Work instruction:
The answer must be every line of the records below that contains the word "quagga".

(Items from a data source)
================

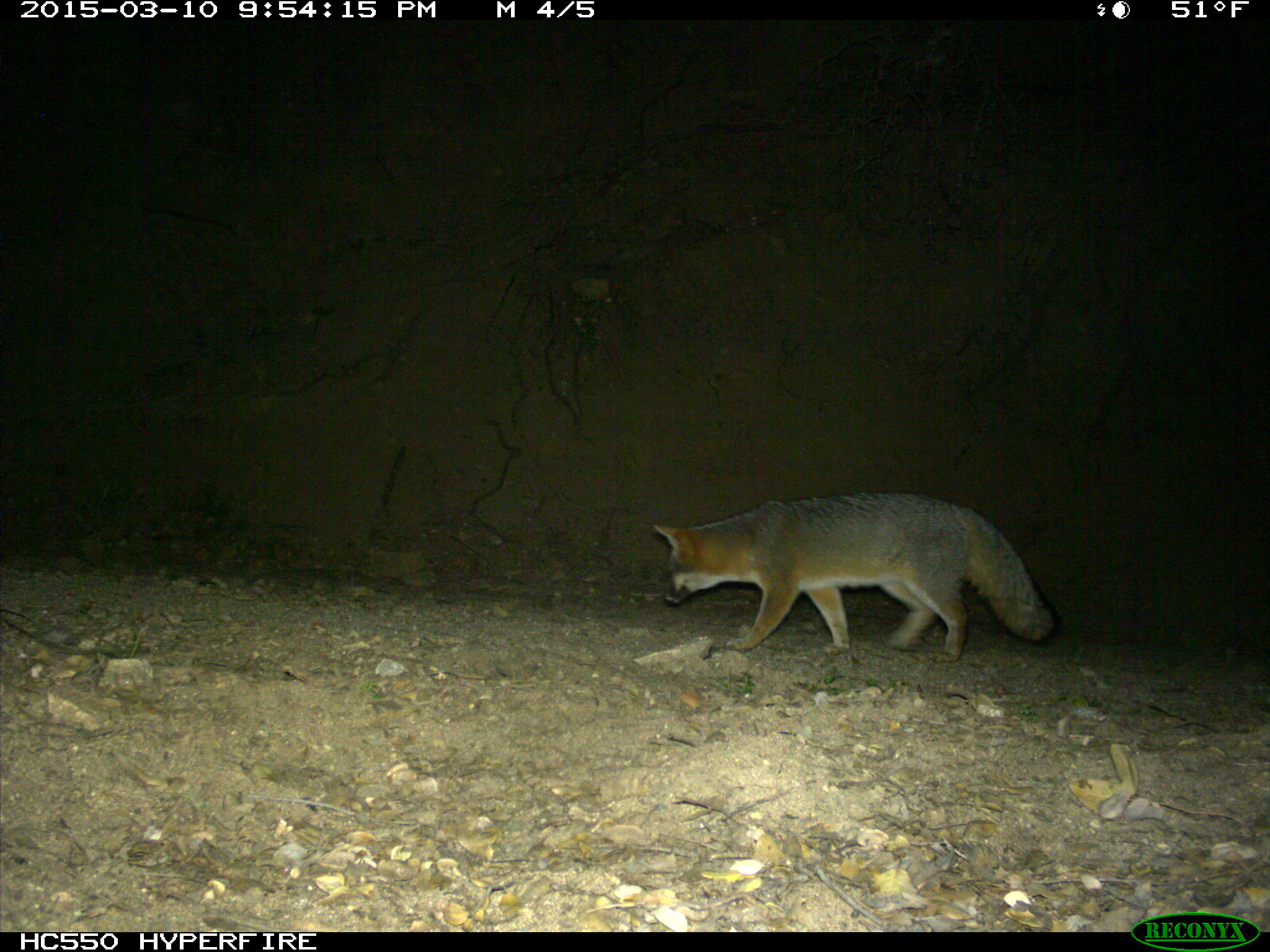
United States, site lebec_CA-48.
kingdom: Animalia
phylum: Chordata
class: Mammalia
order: Carnivora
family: Canidae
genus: Urocyon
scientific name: Urocyon cinereoargenteus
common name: gray fox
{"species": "Urocyon cinereoargenteus (gray fox)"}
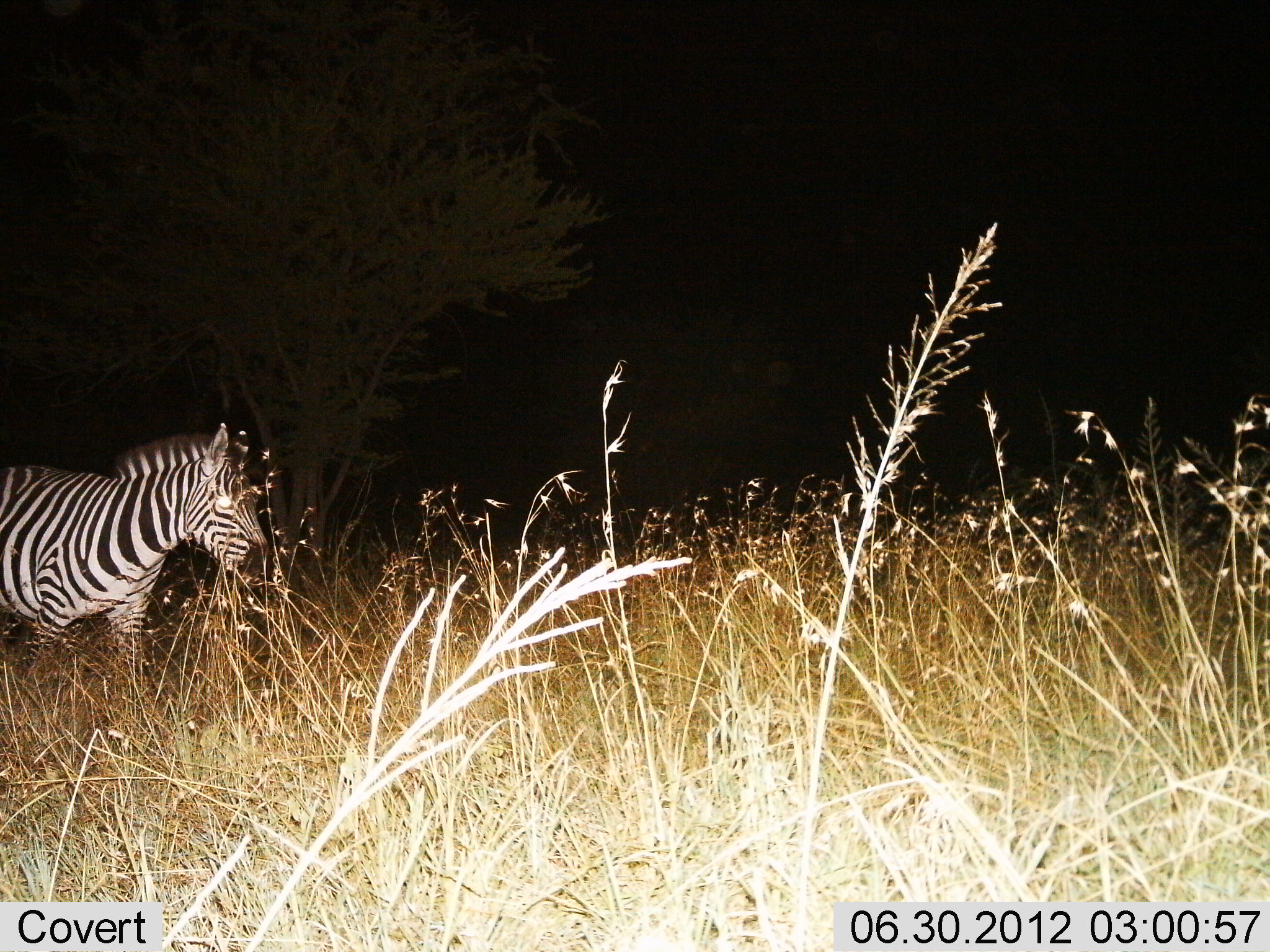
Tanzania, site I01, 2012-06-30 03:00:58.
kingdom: Animalia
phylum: Chordata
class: Mammalia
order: Perissodactyla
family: Equidae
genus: Equus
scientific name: Equus quagga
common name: plains zebra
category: zebra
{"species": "zebra (plains zebra) (Equus quagga)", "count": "1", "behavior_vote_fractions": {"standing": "40%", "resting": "0%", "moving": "60%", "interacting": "0%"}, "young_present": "0%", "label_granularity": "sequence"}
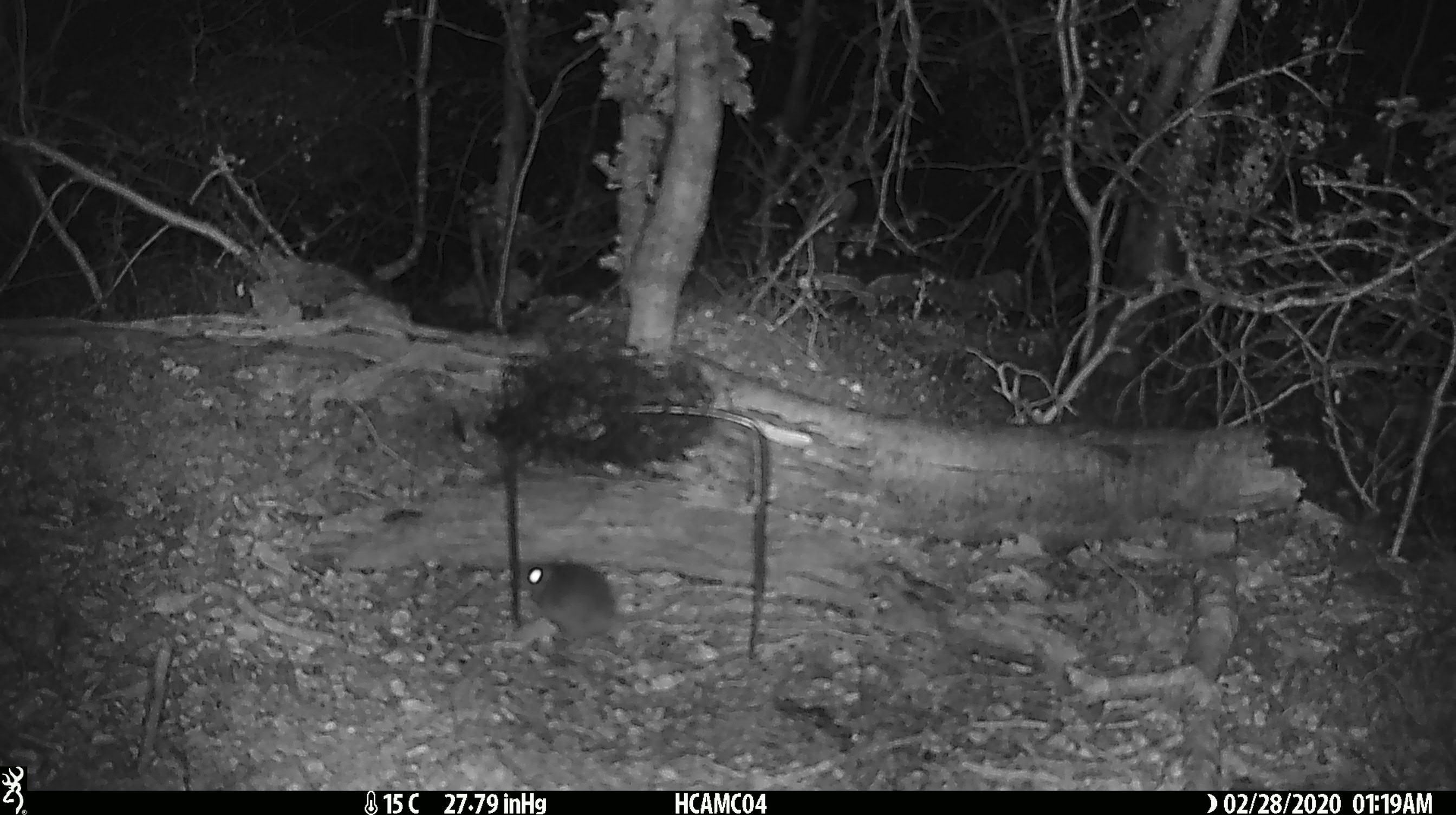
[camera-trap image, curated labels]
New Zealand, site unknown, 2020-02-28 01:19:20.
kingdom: Animalia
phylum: Chordata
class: Mammalia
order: Rodentia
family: Muridae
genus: Mus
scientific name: Mus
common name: mouse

================

Output for this exercise:
scientific name: Equus quagga
{"species": "zebra (plains zebra) (Equus quagga)", "count": "1", "behavior_vote_fractions": {"standing": "40%", "resting": "0%", "moving": "60%", "interacting": "0%"}, "young_present": "0%", "label_granularity": "sequence"}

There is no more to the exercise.